A medida foi promulgada em outubro de 2024 e entrou em vigor em abril deste ano, tornando-se a primeira lei no Japão a proibir o Kasuhara. Ela define o que constitui assédio e exige que as empresas tomem pedidas preventivas. Ao contrário de leis anteriores, a atual cria uma obrigação moral e legal clara.
Para não ficar para trás, o governo central revisou leis para obrigar as empresas em todo o país a protegerem os seus funcionários, com previsão de entrar em vigência a partir de outubro de 2026.
Nessa linha, o Ministério do Trabalho publicou o “Manual de Medidas contra o Assédio de Clientes para Empresas”, que serve como uma “bíblia” para diferenciar uma reclamação válida de um crime.
Prováveis motivos
Por que o país conhecido pela filosofia do Omotenashi, ou seja, da hospitalidade, é palco de situações assim? Uma pesquisa da professora Hiromi Ikeuchi, especialista em psicologia do consumidor da Universidade de Kansai, tem algumas respostas.
Segundo ela, um dos fatores está na antiga máxima “Okyakusama wa Kamisama”, literalmente, “O Cliente é Deus”, ou seja, é ele quem tem sempre razão, independemente do que for.

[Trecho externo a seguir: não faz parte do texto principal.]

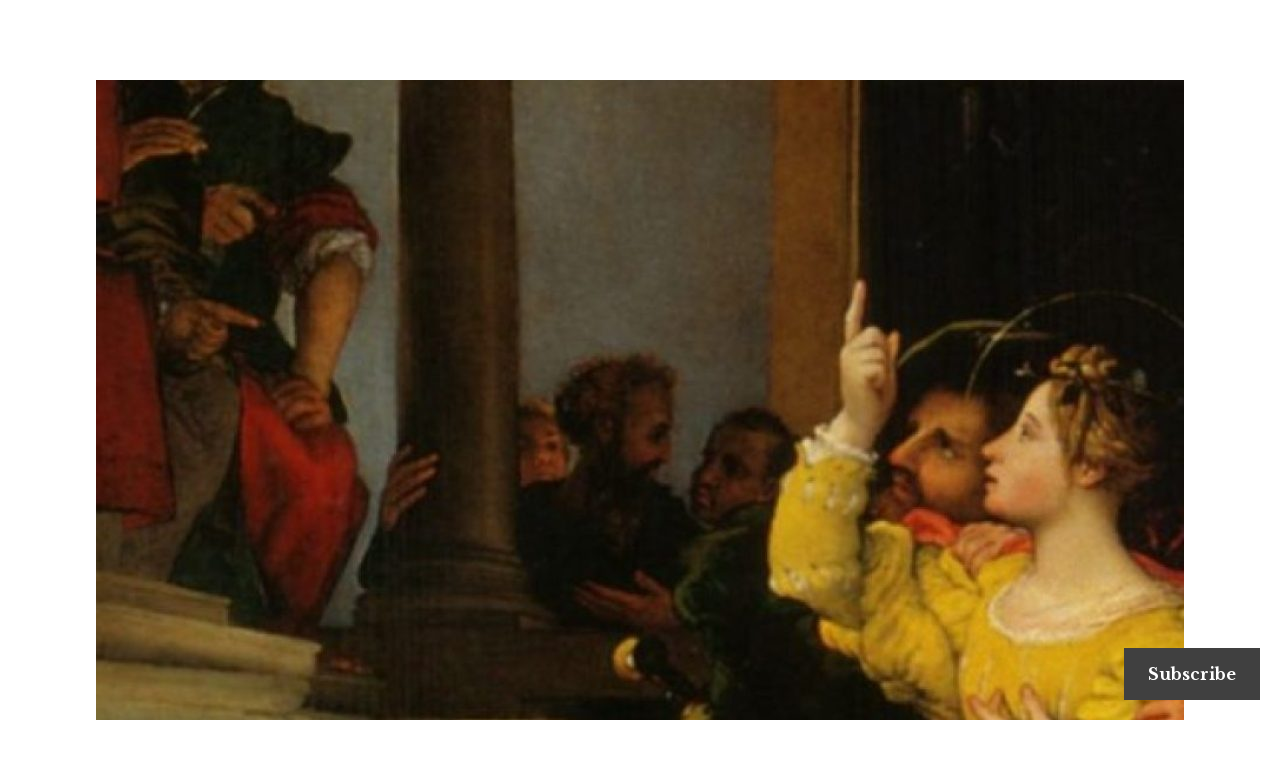

--- FILE ---
content_type: text/css;charset=utf-8
request_url: https://s0.wp.com/?custom-css=1&csblog=270LQ&cscache=6&csrev=13
body_size: -124
content:
blockquote{font-size:16px !important}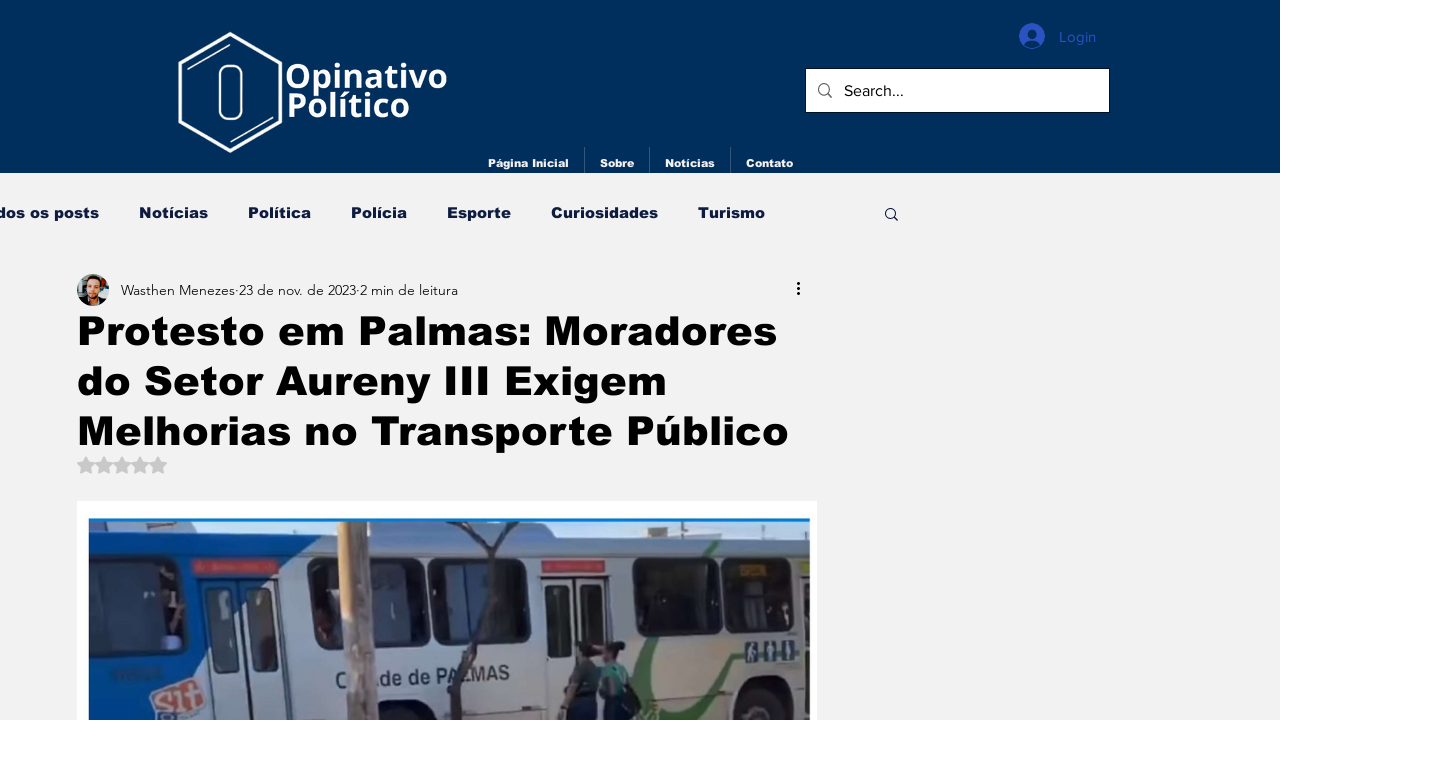

--- FILE ---
content_type: text/css; charset=utf-8
request_url: https://www.opinativopolitico.com/_serverless/pro-gallery-css-v4-server/layoutCss?ver=2&id=v989g1-not-scoped&items=3472_3000_3000&container=501_740_980_720&options=gallerySizeType:px%7CenableInfiniteScroll:true%7CtitlePlacement:SHOW_ON_HOVER%7ChasThumbnails:false%7CimageMargin:5%7CgalleryLayout:6%7CisVertical:false%7CgallerySizePx:300%7CcubeType:fill%7CgalleryThumbnailsAlignment:none
body_size: -241
content:
#pro-gallery-v989g1-not-scoped [data-hook="item-container"][data-idx="0"].gallery-item-container{opacity: 1 !important;display: block !important;transition: opacity .2s ease !important;top: 0px !important;left: 0px !important;right: auto !important;height: 740px !important;width: 740px !important;} #pro-gallery-v989g1-not-scoped [data-hook="item-container"][data-idx="0"] .gallery-item-common-info-outer{height: 100% !important;} #pro-gallery-v989g1-not-scoped [data-hook="item-container"][data-idx="0"] .gallery-item-common-info{height: 100% !important;width: 100% !important;} #pro-gallery-v989g1-not-scoped [data-hook="item-container"][data-idx="0"] .gallery-item-wrapper{width: 740px !important;height: 740px !important;margin: 0 !important;} #pro-gallery-v989g1-not-scoped [data-hook="item-container"][data-idx="0"] .gallery-item-content{width: 740px !important;height: 740px !important;margin: 0px 0px !important;opacity: 1 !important;} #pro-gallery-v989g1-not-scoped [data-hook="item-container"][data-idx="0"] .gallery-item-hover{width: 740px !important;height: 740px !important;opacity: 1 !important;} #pro-gallery-v989g1-not-scoped [data-hook="item-container"][data-idx="0"] .item-hover-flex-container{width: 740px !important;height: 740px !important;margin: 0px 0px !important;opacity: 1 !important;} #pro-gallery-v989g1-not-scoped [data-hook="item-container"][data-idx="0"] .gallery-item-wrapper img{width: 100% !important;height: 100% !important;opacity: 1 !important;} #pro-gallery-v989g1-not-scoped .pro-gallery-prerender{height:740px !important;}#pro-gallery-v989g1-not-scoped {height:740px !important; width:740px !important;}#pro-gallery-v989g1-not-scoped .pro-gallery-margin-container {height:740px !important;}#pro-gallery-v989g1-not-scoped .pro-gallery {height:740px !important; width:740px !important;}#pro-gallery-v989g1-not-scoped .pro-gallery-parent-container {height:740px !important; width:745px !important;}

Mas ao mesmo tempo essa máxima criou uma hierarquia distorcida, com clientes se sentindo com um poder absoluto e moral sobre funcionários.
Para a pesquisadora, muitos dos agressores são idosos que vivem sozinhos e que usam o ato como uma forma distorcida de interação social ou para reafirmar uma autoridade em uma sociedade que os marginaliza.
Entra na conta ainda o fato inegável de que a sociedade japonesa é altamente estressante. No fim, o funcionário de loja, como o balconista, o caixa ou outro, torna-se “alvo fácil” para consumidores descarregarem suas frustrações, pois, sabem que, pela regra, não podem revidar.
Repercussão no exterior
O cotidiano do país da hospitalidade acabou revelando um lado sombrio, que vitima funcionários do setor privado e público, sem que isso fosse contado nas estatísticas.
Mas a decisão de enfrentar o Kasuhara levou estrangeiros a encarar a situação com um misto de fascínio e preocupação. Será o colápso de um aspecto cultural do Japão?
O jornal The Guardian, no Reino Unido, descreveu o Kasuhara como uma "praga" que forçou o Japão a legislar contra a própria cultura de polidez excessiva. Eles destacam como a escassez de mão de obra deu aos trabalhadores, pela primeira vez, o poder de dizer "não".
Já o The Straits Times, de Singapura, publicou sobre a tensão entre as altas expectativas de serviço dos turistas e locais versus a realidade da saúde mental dos trabalhadores.
E o canal CNN, dos Estados Unidos, relatou que são frequentes os casos extremos, em que clientes forçam funcionários a se ajoelhar (dogeza), usando isso para ilustrar a necessidade urgente de reforma nas leis trabalhistas japonesas.
Fim de uma era
O Japão pode até ser o país da hospitalidade, onde os funcionários dos lugares fazem de tudo para bem tratar os clientes. Mas existem buracos nessa estrutura, um sintoma que se manifesta quando clientes abusam da boa vontade de seus atendentes.
A necessidade da criação de leis e diretrizes nesse meio indica o fim da era em que “o cliente sempre tem razão”, pelo bem da saúde dos funcionários e do bom funcionamento dos negócios.